Given that:
Object x = null;
Consider code snippet #1:
if (x == null || !x.equals(new Object()))
System.out.println("I print!");
Code snippet #1 does not throw a NullPointerException as I first thought it should have. I can provoke the exception with a little bit of help from the | operator. Code snippet #2:
if (x == null | !x.equals(new Object()))
System.out.println("This will throw a NullPointerException..");
How come then that my first code snippet never evaluated the right expression that has a unary NOT operator in it (the exclamation !)? According to.. well all web sites out there.. the unary NOT operator has higher precedence that that of the logical OR operator (||).
the unary NOT operator has higher precedence that that of the logical OR operator (||).

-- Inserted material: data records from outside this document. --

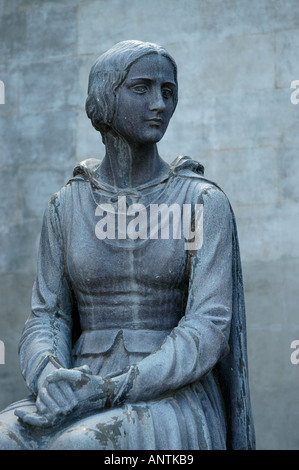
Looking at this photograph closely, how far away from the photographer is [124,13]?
977cm

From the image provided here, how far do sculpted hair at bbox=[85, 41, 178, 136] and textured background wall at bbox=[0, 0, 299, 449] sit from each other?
302cm

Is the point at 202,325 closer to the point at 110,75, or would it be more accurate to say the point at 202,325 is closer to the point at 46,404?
the point at 46,404

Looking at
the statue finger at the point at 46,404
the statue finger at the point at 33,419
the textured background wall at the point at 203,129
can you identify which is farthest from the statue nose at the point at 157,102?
the textured background wall at the point at 203,129

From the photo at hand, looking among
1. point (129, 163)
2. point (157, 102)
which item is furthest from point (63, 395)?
point (157, 102)

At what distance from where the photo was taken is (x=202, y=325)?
578 centimetres

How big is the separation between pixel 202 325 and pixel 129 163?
0.94m

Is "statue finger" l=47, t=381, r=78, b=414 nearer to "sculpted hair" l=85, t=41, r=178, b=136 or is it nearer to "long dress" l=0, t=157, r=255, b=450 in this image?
"long dress" l=0, t=157, r=255, b=450

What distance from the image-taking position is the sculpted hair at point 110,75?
6.12 metres

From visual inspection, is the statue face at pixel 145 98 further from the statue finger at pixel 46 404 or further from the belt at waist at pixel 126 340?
the statue finger at pixel 46 404

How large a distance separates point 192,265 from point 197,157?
11.1 ft

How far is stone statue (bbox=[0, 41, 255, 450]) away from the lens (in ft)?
18.2

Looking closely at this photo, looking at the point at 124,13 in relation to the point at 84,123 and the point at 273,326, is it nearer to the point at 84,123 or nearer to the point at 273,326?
the point at 84,123

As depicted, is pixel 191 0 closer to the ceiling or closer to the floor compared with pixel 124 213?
closer to the ceiling

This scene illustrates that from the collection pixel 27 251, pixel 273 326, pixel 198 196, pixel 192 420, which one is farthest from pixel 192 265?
pixel 27 251
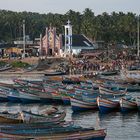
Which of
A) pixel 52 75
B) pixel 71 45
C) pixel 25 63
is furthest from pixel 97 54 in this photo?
pixel 52 75

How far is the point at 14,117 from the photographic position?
6084cm

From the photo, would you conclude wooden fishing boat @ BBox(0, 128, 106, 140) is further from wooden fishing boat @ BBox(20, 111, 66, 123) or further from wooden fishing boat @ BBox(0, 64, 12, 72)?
wooden fishing boat @ BBox(0, 64, 12, 72)

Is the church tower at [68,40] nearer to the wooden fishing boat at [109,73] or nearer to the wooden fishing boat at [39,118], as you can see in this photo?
the wooden fishing boat at [109,73]

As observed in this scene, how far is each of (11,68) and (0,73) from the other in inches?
233

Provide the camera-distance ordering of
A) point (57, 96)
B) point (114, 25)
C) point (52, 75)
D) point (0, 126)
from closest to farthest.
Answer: point (0, 126), point (57, 96), point (52, 75), point (114, 25)

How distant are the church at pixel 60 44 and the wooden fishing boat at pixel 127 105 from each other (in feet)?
271

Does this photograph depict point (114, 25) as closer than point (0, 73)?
No

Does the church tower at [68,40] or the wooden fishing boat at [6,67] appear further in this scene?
the church tower at [68,40]

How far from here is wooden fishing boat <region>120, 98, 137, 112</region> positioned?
A: 251 ft

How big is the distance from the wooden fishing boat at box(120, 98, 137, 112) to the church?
82.7 m

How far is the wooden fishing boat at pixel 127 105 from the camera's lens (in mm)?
76375

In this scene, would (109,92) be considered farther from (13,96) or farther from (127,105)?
(13,96)

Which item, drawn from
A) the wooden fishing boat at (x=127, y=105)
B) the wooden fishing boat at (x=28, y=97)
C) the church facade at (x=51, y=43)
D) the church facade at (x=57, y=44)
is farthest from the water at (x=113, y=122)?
the church facade at (x=51, y=43)

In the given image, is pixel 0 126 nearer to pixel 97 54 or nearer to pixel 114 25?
pixel 97 54
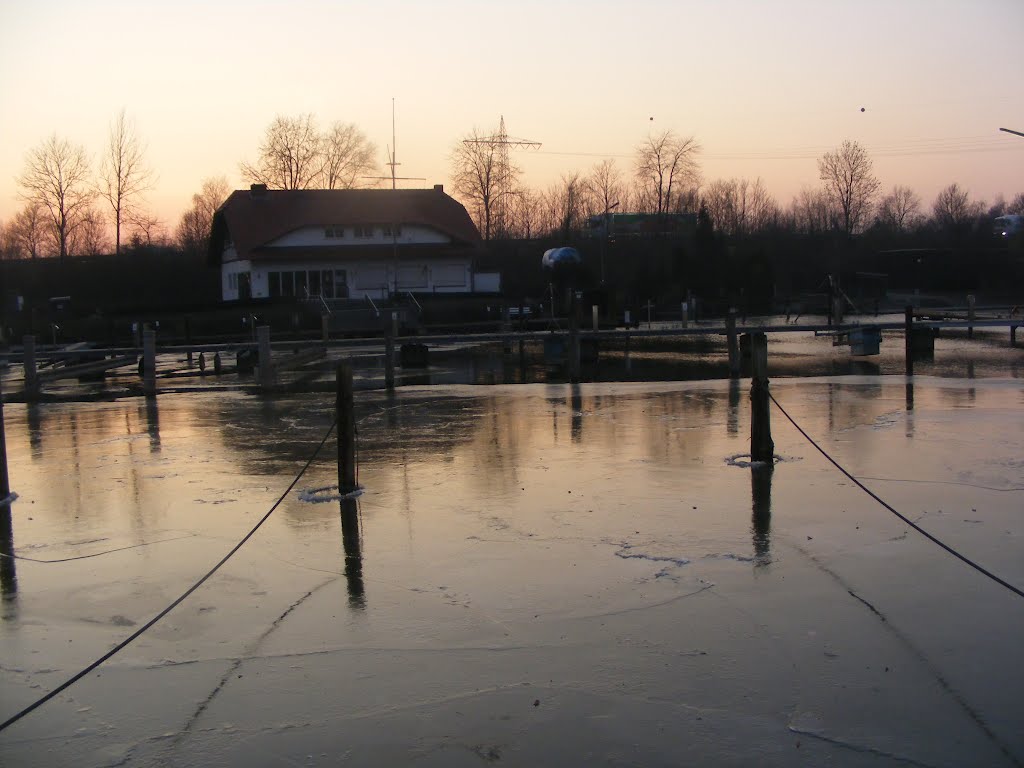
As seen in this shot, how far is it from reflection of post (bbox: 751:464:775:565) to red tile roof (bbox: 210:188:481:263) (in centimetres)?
5199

Yes it's true. But the precedence thing will come into effect, if you use NOT on the first expression of logical OR.
Consider the condition:
if (!x.equals(y) || y.equals(z))
In this case, the negation will be applied first on the result of x.equals(y), before the logical OR. So, had the precedence of || been greater than !, then the expression would have been evaluated as:
if (!(x.equals(y) || y.equals(z)))
But it's not. As you know why.
However, if the NOT operator is on the second expression, the precedence is not a point here. The first expression will always be evaluated first before the 2nd expression. And short-circuit behaviour will come into play.